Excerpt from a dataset
+ + + + + + +

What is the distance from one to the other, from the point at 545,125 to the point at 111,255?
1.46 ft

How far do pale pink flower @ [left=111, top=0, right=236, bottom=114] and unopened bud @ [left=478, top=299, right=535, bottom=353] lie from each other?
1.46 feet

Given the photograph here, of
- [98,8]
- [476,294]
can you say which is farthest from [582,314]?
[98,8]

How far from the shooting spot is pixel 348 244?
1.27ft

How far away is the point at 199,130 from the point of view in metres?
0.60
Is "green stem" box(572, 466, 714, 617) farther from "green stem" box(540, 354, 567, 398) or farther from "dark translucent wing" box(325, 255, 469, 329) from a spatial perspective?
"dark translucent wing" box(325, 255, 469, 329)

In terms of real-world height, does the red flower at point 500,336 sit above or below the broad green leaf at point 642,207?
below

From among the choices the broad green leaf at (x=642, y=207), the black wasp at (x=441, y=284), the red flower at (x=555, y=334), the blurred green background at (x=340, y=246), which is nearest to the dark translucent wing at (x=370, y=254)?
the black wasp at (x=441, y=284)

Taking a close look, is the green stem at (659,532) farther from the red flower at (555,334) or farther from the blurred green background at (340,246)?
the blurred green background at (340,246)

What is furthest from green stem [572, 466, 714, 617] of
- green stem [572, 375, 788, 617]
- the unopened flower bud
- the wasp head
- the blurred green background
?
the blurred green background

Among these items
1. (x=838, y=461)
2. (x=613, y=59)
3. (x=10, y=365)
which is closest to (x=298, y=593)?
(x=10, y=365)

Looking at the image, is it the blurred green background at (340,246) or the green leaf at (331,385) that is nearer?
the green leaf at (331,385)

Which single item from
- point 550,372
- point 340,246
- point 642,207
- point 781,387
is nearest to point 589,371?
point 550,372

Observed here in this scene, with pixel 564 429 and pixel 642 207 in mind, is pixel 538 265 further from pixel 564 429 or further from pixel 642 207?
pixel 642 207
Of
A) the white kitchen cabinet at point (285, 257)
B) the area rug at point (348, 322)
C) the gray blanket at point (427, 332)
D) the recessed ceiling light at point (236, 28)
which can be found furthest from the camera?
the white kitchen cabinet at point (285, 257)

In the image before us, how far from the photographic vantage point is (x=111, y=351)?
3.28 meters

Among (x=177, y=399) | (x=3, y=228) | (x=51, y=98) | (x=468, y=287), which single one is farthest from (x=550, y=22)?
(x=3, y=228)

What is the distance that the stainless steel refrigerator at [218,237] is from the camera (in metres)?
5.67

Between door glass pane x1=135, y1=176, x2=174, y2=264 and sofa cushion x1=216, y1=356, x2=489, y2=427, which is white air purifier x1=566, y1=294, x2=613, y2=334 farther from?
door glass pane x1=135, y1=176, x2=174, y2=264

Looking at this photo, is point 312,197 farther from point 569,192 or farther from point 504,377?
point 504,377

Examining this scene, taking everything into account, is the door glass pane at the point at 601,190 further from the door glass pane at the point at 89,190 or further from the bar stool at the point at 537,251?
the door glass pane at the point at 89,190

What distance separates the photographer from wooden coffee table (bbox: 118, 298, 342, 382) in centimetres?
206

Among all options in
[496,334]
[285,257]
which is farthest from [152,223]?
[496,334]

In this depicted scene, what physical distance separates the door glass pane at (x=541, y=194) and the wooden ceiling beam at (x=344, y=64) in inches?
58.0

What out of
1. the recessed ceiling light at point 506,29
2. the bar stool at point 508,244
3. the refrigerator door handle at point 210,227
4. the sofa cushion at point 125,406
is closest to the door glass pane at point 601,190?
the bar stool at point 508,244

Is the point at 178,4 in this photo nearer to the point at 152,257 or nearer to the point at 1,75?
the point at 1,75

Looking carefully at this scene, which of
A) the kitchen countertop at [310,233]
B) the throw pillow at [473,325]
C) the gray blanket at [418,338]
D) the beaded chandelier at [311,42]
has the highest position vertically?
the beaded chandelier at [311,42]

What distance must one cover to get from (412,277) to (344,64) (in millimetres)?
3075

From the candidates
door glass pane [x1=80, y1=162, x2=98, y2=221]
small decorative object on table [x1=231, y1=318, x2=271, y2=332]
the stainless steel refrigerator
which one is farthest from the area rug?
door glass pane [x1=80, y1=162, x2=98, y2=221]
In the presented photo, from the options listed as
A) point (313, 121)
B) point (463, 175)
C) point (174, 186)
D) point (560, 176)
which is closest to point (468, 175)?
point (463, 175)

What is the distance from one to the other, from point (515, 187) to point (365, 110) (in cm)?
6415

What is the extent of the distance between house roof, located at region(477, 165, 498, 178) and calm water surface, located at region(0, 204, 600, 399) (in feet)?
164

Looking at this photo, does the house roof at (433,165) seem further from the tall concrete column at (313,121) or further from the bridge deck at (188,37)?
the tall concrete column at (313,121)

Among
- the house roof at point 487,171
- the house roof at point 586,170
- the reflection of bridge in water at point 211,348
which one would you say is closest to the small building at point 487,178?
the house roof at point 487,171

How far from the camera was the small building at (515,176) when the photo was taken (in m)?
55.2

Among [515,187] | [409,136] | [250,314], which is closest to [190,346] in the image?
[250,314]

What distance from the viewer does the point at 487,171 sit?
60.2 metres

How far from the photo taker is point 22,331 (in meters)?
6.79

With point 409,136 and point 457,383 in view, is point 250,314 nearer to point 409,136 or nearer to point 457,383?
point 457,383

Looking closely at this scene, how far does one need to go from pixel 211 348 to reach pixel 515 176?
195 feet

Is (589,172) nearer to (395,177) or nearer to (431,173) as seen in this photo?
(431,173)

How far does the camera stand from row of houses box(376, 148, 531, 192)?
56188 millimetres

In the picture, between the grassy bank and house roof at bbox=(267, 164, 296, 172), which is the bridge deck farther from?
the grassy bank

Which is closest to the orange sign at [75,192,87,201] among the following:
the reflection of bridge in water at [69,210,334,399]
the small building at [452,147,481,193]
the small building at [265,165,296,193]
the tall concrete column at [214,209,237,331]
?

+ + + + + + +

## Short exercise
Reproduce all of the rows above word for word, leaving nothing out and changing nothing.

## Output of the exercise
What is the distance from one to the other, from the point at 545,125 to the point at 111,255?
1.46 ft

How far do pale pink flower @ [left=111, top=0, right=236, bottom=114] and unopened bud @ [left=478, top=299, right=535, bottom=353] lie from each other?
1.46 feet

Given the photograph here, of
- [98,8]
- [476,294]
can you say which is farthest from [582,314]?
[98,8]

How far from the shooting spot is pixel 348 244?
1.27ft

How far away is the point at 199,130 from the point of view in metres?
0.60
Is "green stem" box(572, 466, 714, 617) farther from "green stem" box(540, 354, 567, 398) or farther from "dark translucent wing" box(325, 255, 469, 329) from a spatial perspective?
"dark translucent wing" box(325, 255, 469, 329)

In terms of real-world height, does the red flower at point 500,336 sit above or below the broad green leaf at point 642,207?
below

From among the choices the broad green leaf at (x=642, y=207), the black wasp at (x=441, y=284), the red flower at (x=555, y=334), the blurred green background at (x=340, y=246), which is nearest to the dark translucent wing at (x=370, y=254)?
the black wasp at (x=441, y=284)

Taking a close look, is the green stem at (659,532) farther from the red flower at (555,334) or farther from the blurred green background at (340,246)?
the blurred green background at (340,246)

What is furthest from green stem [572, 466, 714, 617] of
- green stem [572, 375, 788, 617]
- the unopened flower bud
- the wasp head
- the blurred green background
?
the blurred green background

Among these items
1. (x=838, y=461)
2. (x=613, y=59)
3. (x=10, y=365)
which is closest to (x=298, y=593)?
(x=10, y=365)

Looking at the image, is it the blurred green background at (340,246) or the green leaf at (331,385) that is nearer?
the green leaf at (331,385)

Which single item from
- point 550,372
- point 340,246
- point 642,207
- point 781,387
is nearest to point 589,371?
point 550,372

Observed here in this scene, with pixel 564 429 and pixel 642 207 in mind, is pixel 538 265 further from pixel 564 429 or further from pixel 642 207?
pixel 642 207
Of
A) the white kitchen cabinet at point (285, 257)
B) the area rug at point (348, 322)
C) the gray blanket at point (427, 332)
D) the recessed ceiling light at point (236, 28)
which can be found furthest from the camera?
the white kitchen cabinet at point (285, 257)

In the image before us, how far from the photographic vantage point is (x=111, y=351)?
3.28 meters

Among (x=177, y=399) | (x=3, y=228) | (x=51, y=98) | (x=468, y=287), which single one is farthest from (x=550, y=22)?
(x=3, y=228)

What is the distance that the stainless steel refrigerator at [218,237] is from the camera (in metres)?
5.67

Between door glass pane x1=135, y1=176, x2=174, y2=264 and sofa cushion x1=216, y1=356, x2=489, y2=427, which is white air purifier x1=566, y1=294, x2=613, y2=334 farther from?
door glass pane x1=135, y1=176, x2=174, y2=264

Looking at this photo, is point 312,197 farther from point 569,192 or farther from point 504,377?
point 504,377

Examining this scene, taking everything into account, is the door glass pane at the point at 601,190 further from the door glass pane at the point at 89,190 or further from the bar stool at the point at 537,251?
the door glass pane at the point at 89,190

What distance separates the photographer from wooden coffee table (bbox: 118, 298, 342, 382) in centimetres?
206

Among all options in
[496,334]
[285,257]
which is farthest from [152,223]?
[496,334]

In this depicted scene, what physical distance separates the door glass pane at (x=541, y=194) and the wooden ceiling beam at (x=344, y=64) in inches?
58.0

What out of
1. the recessed ceiling light at point 506,29
2. the bar stool at point 508,244
3. the refrigerator door handle at point 210,227
4. the sofa cushion at point 125,406
is closest to the door glass pane at point 601,190?
the bar stool at point 508,244

Is the point at 178,4 in this photo nearer to the point at 152,257 or nearer to the point at 1,75?
the point at 1,75

Looking carefully at this scene, which of
A) the kitchen countertop at [310,233]
B) the throw pillow at [473,325]
C) the gray blanket at [418,338]
D) the beaded chandelier at [311,42]
has the highest position vertically?
the beaded chandelier at [311,42]

What distance must one cover to get from (412,277) to (344,64) (in millimetres)?
3075

From the candidates
door glass pane [x1=80, y1=162, x2=98, y2=221]
small decorative object on table [x1=231, y1=318, x2=271, y2=332]
the stainless steel refrigerator
which one is farthest from the area rug?
door glass pane [x1=80, y1=162, x2=98, y2=221]
In the presented photo, from the options listed as
A) point (313, 121)
B) point (463, 175)
C) point (174, 186)
D) point (560, 176)
which is closest to point (468, 175)?
point (463, 175)

What is the distance from one to the other, from point (515, 187) to point (365, 110) (in cm)?
6415

What is the extent of the distance between house roof, located at region(477, 165, 498, 178) and calm water surface, located at region(0, 204, 600, 399) (in feet)?
164

Looking at this photo, does the house roof at (433,165) seem further from the tall concrete column at (313,121) or further from the bridge deck at (188,37)?
the tall concrete column at (313,121)

Among
- the house roof at point 487,171
- the house roof at point 586,170
- the reflection of bridge in water at point 211,348
which one would you say is closest to the small building at point 487,178?
the house roof at point 487,171

How far from the camera was the small building at (515,176) when the photo was taken (in m)?
55.2

Among [515,187] | [409,136] | [250,314], which is closest to [190,346] in the image?
[250,314]

What distance from the viewer does the point at 487,171 sit?
60.2 metres

How far from the photo taker is point 22,331 (in meters)?
6.79

With point 409,136 and point 457,383 in view, is point 250,314 nearer to point 409,136 or nearer to point 457,383?
point 457,383

Looking closely at this scene, how far does one need to go from pixel 211 348 to reach pixel 515 176?
195 feet

Is (589,172) nearer to (395,177) or nearer to (431,173) as seen in this photo?
(431,173)

How far does the camera stand from row of houses box(376, 148, 531, 192)?
56188 millimetres

In the picture, between the grassy bank and house roof at bbox=(267, 164, 296, 172), which is the bridge deck farther from?
the grassy bank

Which is closest to the orange sign at [75,192,87,201] among the following:
the reflection of bridge in water at [69,210,334,399]
the small building at [452,147,481,193]
the small building at [265,165,296,193]
the tall concrete column at [214,209,237,331]
?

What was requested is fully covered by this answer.